The backticks here are surely a typo? You'd be running the first file as a command and giving the rest as arguments to it.

There are tools that do this, and do it more efficiently. Your solution when it is working is O(n²) that is the time it takes to run is proportional to n² where n is the size of the problem in total bytes in files. The best algorithm could do this in close to O(n). (A am discussing big-O notation, a way to summarise how efficient an algorithm is.)

First you would create a hash of each file, and only compare these: this saves a lot of time if you have a lot of large files that are almost the same.

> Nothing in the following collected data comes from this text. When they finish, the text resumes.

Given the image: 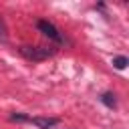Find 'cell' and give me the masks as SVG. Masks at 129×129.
Returning <instances> with one entry per match:
<instances>
[{
    "instance_id": "1",
    "label": "cell",
    "mask_w": 129,
    "mask_h": 129,
    "mask_svg": "<svg viewBox=\"0 0 129 129\" xmlns=\"http://www.w3.org/2000/svg\"><path fill=\"white\" fill-rule=\"evenodd\" d=\"M18 50L28 60H44V58H48L56 52V48H52V46H32V44H24Z\"/></svg>"
},
{
    "instance_id": "2",
    "label": "cell",
    "mask_w": 129,
    "mask_h": 129,
    "mask_svg": "<svg viewBox=\"0 0 129 129\" xmlns=\"http://www.w3.org/2000/svg\"><path fill=\"white\" fill-rule=\"evenodd\" d=\"M36 28H38L46 38H50V40H54V42H58V44L64 42V36L60 34V30H58L52 22H48V20H38V22H36Z\"/></svg>"
},
{
    "instance_id": "3",
    "label": "cell",
    "mask_w": 129,
    "mask_h": 129,
    "mask_svg": "<svg viewBox=\"0 0 129 129\" xmlns=\"http://www.w3.org/2000/svg\"><path fill=\"white\" fill-rule=\"evenodd\" d=\"M28 123L36 125L38 129H52L54 125H58L56 117H28Z\"/></svg>"
},
{
    "instance_id": "4",
    "label": "cell",
    "mask_w": 129,
    "mask_h": 129,
    "mask_svg": "<svg viewBox=\"0 0 129 129\" xmlns=\"http://www.w3.org/2000/svg\"><path fill=\"white\" fill-rule=\"evenodd\" d=\"M101 101H103V105H107V107H111V109L117 105V99H115L113 93H103V95H101Z\"/></svg>"
},
{
    "instance_id": "5",
    "label": "cell",
    "mask_w": 129,
    "mask_h": 129,
    "mask_svg": "<svg viewBox=\"0 0 129 129\" xmlns=\"http://www.w3.org/2000/svg\"><path fill=\"white\" fill-rule=\"evenodd\" d=\"M127 62H129L127 56H115V58H113V67L119 69V71H123V69L127 67Z\"/></svg>"
},
{
    "instance_id": "6",
    "label": "cell",
    "mask_w": 129,
    "mask_h": 129,
    "mask_svg": "<svg viewBox=\"0 0 129 129\" xmlns=\"http://www.w3.org/2000/svg\"><path fill=\"white\" fill-rule=\"evenodd\" d=\"M10 121H18V123H22V121H28V117L22 115V113H14V115H10Z\"/></svg>"
},
{
    "instance_id": "7",
    "label": "cell",
    "mask_w": 129,
    "mask_h": 129,
    "mask_svg": "<svg viewBox=\"0 0 129 129\" xmlns=\"http://www.w3.org/2000/svg\"><path fill=\"white\" fill-rule=\"evenodd\" d=\"M0 38L2 40H6L8 38V30H6V24H4V20L0 18Z\"/></svg>"
}]
</instances>
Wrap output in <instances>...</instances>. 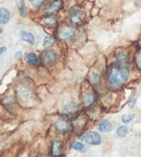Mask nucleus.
Here are the masks:
<instances>
[{
    "instance_id": "nucleus-16",
    "label": "nucleus",
    "mask_w": 141,
    "mask_h": 157,
    "mask_svg": "<svg viewBox=\"0 0 141 157\" xmlns=\"http://www.w3.org/2000/svg\"><path fill=\"white\" fill-rule=\"evenodd\" d=\"M11 19V13L7 8H0V24H7Z\"/></svg>"
},
{
    "instance_id": "nucleus-9",
    "label": "nucleus",
    "mask_w": 141,
    "mask_h": 157,
    "mask_svg": "<svg viewBox=\"0 0 141 157\" xmlns=\"http://www.w3.org/2000/svg\"><path fill=\"white\" fill-rule=\"evenodd\" d=\"M56 52L50 48H47L46 50L42 52L40 54V61L45 66H51L56 62Z\"/></svg>"
},
{
    "instance_id": "nucleus-20",
    "label": "nucleus",
    "mask_w": 141,
    "mask_h": 157,
    "mask_svg": "<svg viewBox=\"0 0 141 157\" xmlns=\"http://www.w3.org/2000/svg\"><path fill=\"white\" fill-rule=\"evenodd\" d=\"M17 93L21 95V97L24 98V99H28L31 97V91H29V88L26 87V86H23V85H20L19 87L16 88Z\"/></svg>"
},
{
    "instance_id": "nucleus-30",
    "label": "nucleus",
    "mask_w": 141,
    "mask_h": 157,
    "mask_svg": "<svg viewBox=\"0 0 141 157\" xmlns=\"http://www.w3.org/2000/svg\"><path fill=\"white\" fill-rule=\"evenodd\" d=\"M2 32H3V29H2V27H1V26H0V35H1V34H2Z\"/></svg>"
},
{
    "instance_id": "nucleus-29",
    "label": "nucleus",
    "mask_w": 141,
    "mask_h": 157,
    "mask_svg": "<svg viewBox=\"0 0 141 157\" xmlns=\"http://www.w3.org/2000/svg\"><path fill=\"white\" fill-rule=\"evenodd\" d=\"M135 103H136V99H132V101H129L128 105L130 106V107H134V104H135Z\"/></svg>"
},
{
    "instance_id": "nucleus-22",
    "label": "nucleus",
    "mask_w": 141,
    "mask_h": 157,
    "mask_svg": "<svg viewBox=\"0 0 141 157\" xmlns=\"http://www.w3.org/2000/svg\"><path fill=\"white\" fill-rule=\"evenodd\" d=\"M42 45H44L45 48H51V47H53L54 45V38L52 36H46L44 39V43H42Z\"/></svg>"
},
{
    "instance_id": "nucleus-10",
    "label": "nucleus",
    "mask_w": 141,
    "mask_h": 157,
    "mask_svg": "<svg viewBox=\"0 0 141 157\" xmlns=\"http://www.w3.org/2000/svg\"><path fill=\"white\" fill-rule=\"evenodd\" d=\"M39 23L45 27H49V29H56L59 25L58 17L56 14H45L42 17V19L39 20Z\"/></svg>"
},
{
    "instance_id": "nucleus-25",
    "label": "nucleus",
    "mask_w": 141,
    "mask_h": 157,
    "mask_svg": "<svg viewBox=\"0 0 141 157\" xmlns=\"http://www.w3.org/2000/svg\"><path fill=\"white\" fill-rule=\"evenodd\" d=\"M135 64H136V68L141 71V50H139L135 56Z\"/></svg>"
},
{
    "instance_id": "nucleus-23",
    "label": "nucleus",
    "mask_w": 141,
    "mask_h": 157,
    "mask_svg": "<svg viewBox=\"0 0 141 157\" xmlns=\"http://www.w3.org/2000/svg\"><path fill=\"white\" fill-rule=\"evenodd\" d=\"M46 1L47 0H28V2L34 9H40L46 3Z\"/></svg>"
},
{
    "instance_id": "nucleus-6",
    "label": "nucleus",
    "mask_w": 141,
    "mask_h": 157,
    "mask_svg": "<svg viewBox=\"0 0 141 157\" xmlns=\"http://www.w3.org/2000/svg\"><path fill=\"white\" fill-rule=\"evenodd\" d=\"M97 93L93 90H87L81 95V101H83V105L86 109L93 107L96 105V103H97Z\"/></svg>"
},
{
    "instance_id": "nucleus-8",
    "label": "nucleus",
    "mask_w": 141,
    "mask_h": 157,
    "mask_svg": "<svg viewBox=\"0 0 141 157\" xmlns=\"http://www.w3.org/2000/svg\"><path fill=\"white\" fill-rule=\"evenodd\" d=\"M80 140L89 145H100L102 142L101 135L98 132H95V131H90V132L85 133L84 135H81Z\"/></svg>"
},
{
    "instance_id": "nucleus-7",
    "label": "nucleus",
    "mask_w": 141,
    "mask_h": 157,
    "mask_svg": "<svg viewBox=\"0 0 141 157\" xmlns=\"http://www.w3.org/2000/svg\"><path fill=\"white\" fill-rule=\"evenodd\" d=\"M86 124H87V118L79 113L76 118L72 119V132L79 134L85 130Z\"/></svg>"
},
{
    "instance_id": "nucleus-18",
    "label": "nucleus",
    "mask_w": 141,
    "mask_h": 157,
    "mask_svg": "<svg viewBox=\"0 0 141 157\" xmlns=\"http://www.w3.org/2000/svg\"><path fill=\"white\" fill-rule=\"evenodd\" d=\"M21 38H22L24 42L28 43V44H31V45L35 44V36L32 33L26 32V31H22V32H21Z\"/></svg>"
},
{
    "instance_id": "nucleus-3",
    "label": "nucleus",
    "mask_w": 141,
    "mask_h": 157,
    "mask_svg": "<svg viewBox=\"0 0 141 157\" xmlns=\"http://www.w3.org/2000/svg\"><path fill=\"white\" fill-rule=\"evenodd\" d=\"M76 35V29L70 23H59V25L56 27L54 37L60 42H66L70 40Z\"/></svg>"
},
{
    "instance_id": "nucleus-26",
    "label": "nucleus",
    "mask_w": 141,
    "mask_h": 157,
    "mask_svg": "<svg viewBox=\"0 0 141 157\" xmlns=\"http://www.w3.org/2000/svg\"><path fill=\"white\" fill-rule=\"evenodd\" d=\"M134 117H135V116L132 115V113H129V115H124L122 117V120H123V122H124V123H128V122H130L132 119H134Z\"/></svg>"
},
{
    "instance_id": "nucleus-15",
    "label": "nucleus",
    "mask_w": 141,
    "mask_h": 157,
    "mask_svg": "<svg viewBox=\"0 0 141 157\" xmlns=\"http://www.w3.org/2000/svg\"><path fill=\"white\" fill-rule=\"evenodd\" d=\"M88 81L91 84V86L97 88L98 86L101 84V75H100L99 73H96V72H91V73L88 75Z\"/></svg>"
},
{
    "instance_id": "nucleus-21",
    "label": "nucleus",
    "mask_w": 141,
    "mask_h": 157,
    "mask_svg": "<svg viewBox=\"0 0 141 157\" xmlns=\"http://www.w3.org/2000/svg\"><path fill=\"white\" fill-rule=\"evenodd\" d=\"M70 147H72V150L77 151V152H81V153H85L86 151H87V147L81 142H74L73 144L70 145Z\"/></svg>"
},
{
    "instance_id": "nucleus-11",
    "label": "nucleus",
    "mask_w": 141,
    "mask_h": 157,
    "mask_svg": "<svg viewBox=\"0 0 141 157\" xmlns=\"http://www.w3.org/2000/svg\"><path fill=\"white\" fill-rule=\"evenodd\" d=\"M64 8V0H52L44 11L45 14H56Z\"/></svg>"
},
{
    "instance_id": "nucleus-13",
    "label": "nucleus",
    "mask_w": 141,
    "mask_h": 157,
    "mask_svg": "<svg viewBox=\"0 0 141 157\" xmlns=\"http://www.w3.org/2000/svg\"><path fill=\"white\" fill-rule=\"evenodd\" d=\"M63 142L61 140H53L50 146V154L52 156H60L63 155Z\"/></svg>"
},
{
    "instance_id": "nucleus-2",
    "label": "nucleus",
    "mask_w": 141,
    "mask_h": 157,
    "mask_svg": "<svg viewBox=\"0 0 141 157\" xmlns=\"http://www.w3.org/2000/svg\"><path fill=\"white\" fill-rule=\"evenodd\" d=\"M67 21L72 26L79 27L85 23L86 21V12L85 10L79 6H73L67 11Z\"/></svg>"
},
{
    "instance_id": "nucleus-17",
    "label": "nucleus",
    "mask_w": 141,
    "mask_h": 157,
    "mask_svg": "<svg viewBox=\"0 0 141 157\" xmlns=\"http://www.w3.org/2000/svg\"><path fill=\"white\" fill-rule=\"evenodd\" d=\"M112 123L110 122L109 120H102L101 122L99 123V125H98V129H99V131H101V132H110V131L112 130Z\"/></svg>"
},
{
    "instance_id": "nucleus-4",
    "label": "nucleus",
    "mask_w": 141,
    "mask_h": 157,
    "mask_svg": "<svg viewBox=\"0 0 141 157\" xmlns=\"http://www.w3.org/2000/svg\"><path fill=\"white\" fill-rule=\"evenodd\" d=\"M79 113L80 106L77 103H74V101L67 103L62 108V115L65 118H67V119H74V118H76L79 115Z\"/></svg>"
},
{
    "instance_id": "nucleus-14",
    "label": "nucleus",
    "mask_w": 141,
    "mask_h": 157,
    "mask_svg": "<svg viewBox=\"0 0 141 157\" xmlns=\"http://www.w3.org/2000/svg\"><path fill=\"white\" fill-rule=\"evenodd\" d=\"M25 61H26V63L29 64V66L37 67L40 63V58H39L35 52H29V54H27L26 56H25Z\"/></svg>"
},
{
    "instance_id": "nucleus-5",
    "label": "nucleus",
    "mask_w": 141,
    "mask_h": 157,
    "mask_svg": "<svg viewBox=\"0 0 141 157\" xmlns=\"http://www.w3.org/2000/svg\"><path fill=\"white\" fill-rule=\"evenodd\" d=\"M54 129L60 134H67L72 132V122L67 120V118H59L54 122Z\"/></svg>"
},
{
    "instance_id": "nucleus-12",
    "label": "nucleus",
    "mask_w": 141,
    "mask_h": 157,
    "mask_svg": "<svg viewBox=\"0 0 141 157\" xmlns=\"http://www.w3.org/2000/svg\"><path fill=\"white\" fill-rule=\"evenodd\" d=\"M115 64L119 67H124V68H128L130 67V59H129V55L126 52H116V58H115Z\"/></svg>"
},
{
    "instance_id": "nucleus-27",
    "label": "nucleus",
    "mask_w": 141,
    "mask_h": 157,
    "mask_svg": "<svg viewBox=\"0 0 141 157\" xmlns=\"http://www.w3.org/2000/svg\"><path fill=\"white\" fill-rule=\"evenodd\" d=\"M7 52V47H0V56H1V55L3 54V52Z\"/></svg>"
},
{
    "instance_id": "nucleus-24",
    "label": "nucleus",
    "mask_w": 141,
    "mask_h": 157,
    "mask_svg": "<svg viewBox=\"0 0 141 157\" xmlns=\"http://www.w3.org/2000/svg\"><path fill=\"white\" fill-rule=\"evenodd\" d=\"M117 135H118L119 137H124L127 135V133H128V128L126 127V125H121V127L117 129Z\"/></svg>"
},
{
    "instance_id": "nucleus-1",
    "label": "nucleus",
    "mask_w": 141,
    "mask_h": 157,
    "mask_svg": "<svg viewBox=\"0 0 141 157\" xmlns=\"http://www.w3.org/2000/svg\"><path fill=\"white\" fill-rule=\"evenodd\" d=\"M128 76H129L128 68L119 67L117 64L113 63L109 68V70H107V81L110 87L113 88V90H116V88L121 87L128 80Z\"/></svg>"
},
{
    "instance_id": "nucleus-28",
    "label": "nucleus",
    "mask_w": 141,
    "mask_h": 157,
    "mask_svg": "<svg viewBox=\"0 0 141 157\" xmlns=\"http://www.w3.org/2000/svg\"><path fill=\"white\" fill-rule=\"evenodd\" d=\"M21 57H22V52H17L15 55V59H20Z\"/></svg>"
},
{
    "instance_id": "nucleus-19",
    "label": "nucleus",
    "mask_w": 141,
    "mask_h": 157,
    "mask_svg": "<svg viewBox=\"0 0 141 157\" xmlns=\"http://www.w3.org/2000/svg\"><path fill=\"white\" fill-rule=\"evenodd\" d=\"M17 6V9H19L20 15L24 19L27 15V11H26V7H25V0H15Z\"/></svg>"
}]
</instances>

Second you would use short cut methods: If files have different sizes, then they are not the same. Unless there is another file of same size, don't even open it.

By the way, using checksum or hash is a good idea. My script doesn't use it. But if files are small and amount of files are not big (like 10-20 files), this script will work quite fast. If you are have 100 files and more, 1000 lines in every file, than time will be more than 10 second.

Usage: ./duplicate_removing.sh files/*

#!/bin/bash

for target_file in "$@"; do
    shift
    for candidate_file in "$@"; do
        compare=$(diff -q "$target_file" "$candidate_file")
        if [ -z "$compare" ]; then
            echo the "$target_file" is a copy "$candidate_file"
            echo rm -v "$candidate_file"
        fi
    done
done

Testing

Create random files: ./creating_random_files.sh

#!/bin/bash

file_amount=10
files_dir="files"

mkdir -p "$files_dir"

while ((file_amount)); do
    content=$(shuf -i 1-1000)
    echo "$RANDOM" "$content" | tee "${files_dir}/${file_amount}".txt{,.copied} > /dev/null
    ((file_amount--))
done

Run ./duplicate_removing.sh files/* and get output

the files/10.txt is a copy files/10.txt.copied
rm -v files/10.txt.copied
the files/1.txt is a copy files/1.txt.copied
rm -v files/1.txt.copied
the files/2.txt is a copy files/2.txt.copied
rm -v files/2.txt.copied
the files/3.txt is a copy files/3.txt.copied
rm -v files/3.txt.copied
the files/4.txt is a copy files/4.txt.copied
rm -v files/4.txt.copied
the files/5.txt is a copy files/5.txt.copied
rm -v files/5.txt.copied
the files/6.txt is a copy files/6.txt.copied
rm -v files/6.txt.copied
the files/7.txt is a copy files/7.txt.copied
rm -v files/7.txt.copied
the files/8.txt is a copy files/8.txt.copied
rm -v files/8.txt.copied
the files/9.txt is a copy files/9.txt.copied
rm -v files/9.txt.copied

You can use finddup for this. Read this!!! http://manpages.ubuntu.com/manpages/xenial/man1/finddup.1.html

If you're fine with a GUI tool instead, I can highly recommend Czkawka. You can very easily find duplicate files, filter out the files you want (they are grouped by default) and delete the files you do not need. Also search is very fast and cached, so the next time you run it, it will be even faster.

https://github.com/qarmin/czkawka

You can easily install it on any distro, e.g. get it here on Flathub.

And if you insist on a CLI tool, the software itself also has/can be run as a CLI tool.

Also, it also seems to work on Windows or so.

(Note the similar question on SE Ubuntu.)